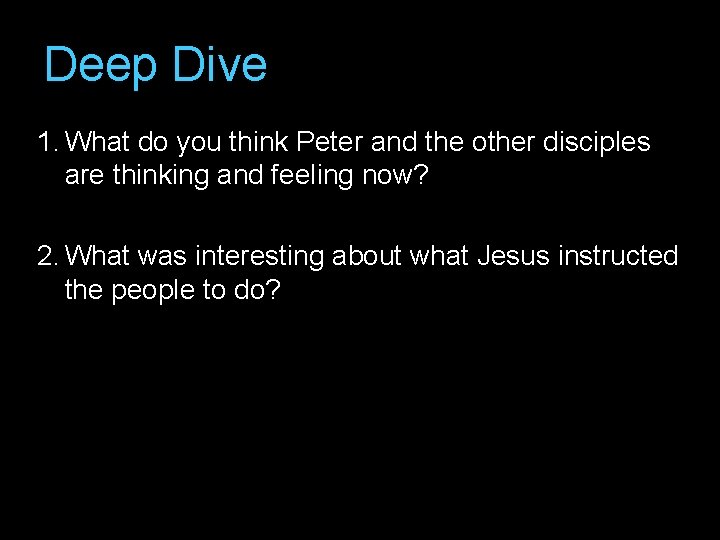 Deep Dive

1. What do you think Peter and the other disciples are thinking and feeling now?

2. What was interesting about what Jesus instructed the people to do?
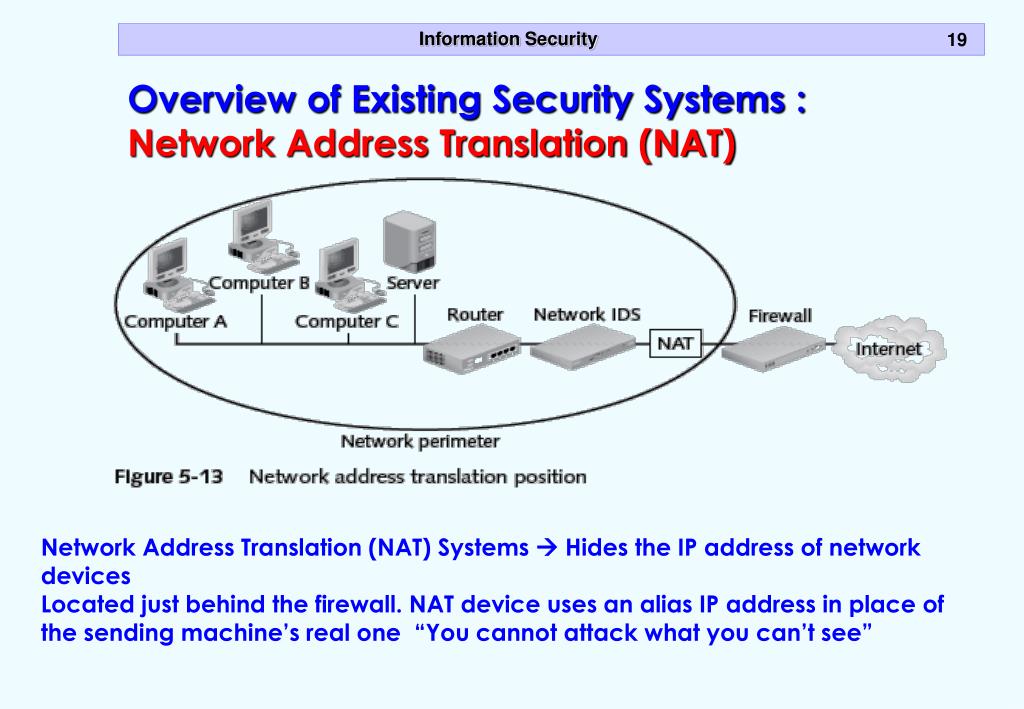 Information Security 19

Overview of Existing Security Systems :
Network Address Translation (NAT)

Computer B
Server
Computer A
Computer C
Router
Network IDS
NAT
Firewall
Internet
Network perimeter

Figure 5-13 Network address translation position

Network Address Translation (NAT) Systems → Hides the IP address of network devices
Located just behind the firewall. NAT device uses an alias IP address in place of the sending machine's real one "You cannot attack what you can't see"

•••

■ **WHAT YOU NEED TO DO**:
Look above for every line with the word "Network" and copy it.

■ **FINISHED TASK**:
Network Address Translation (NAT)
Network IDS
Network perimeter
Figure 5-13 Network address translation position
Network Address Translation (NAT) Systems → Hides the IP address of network devices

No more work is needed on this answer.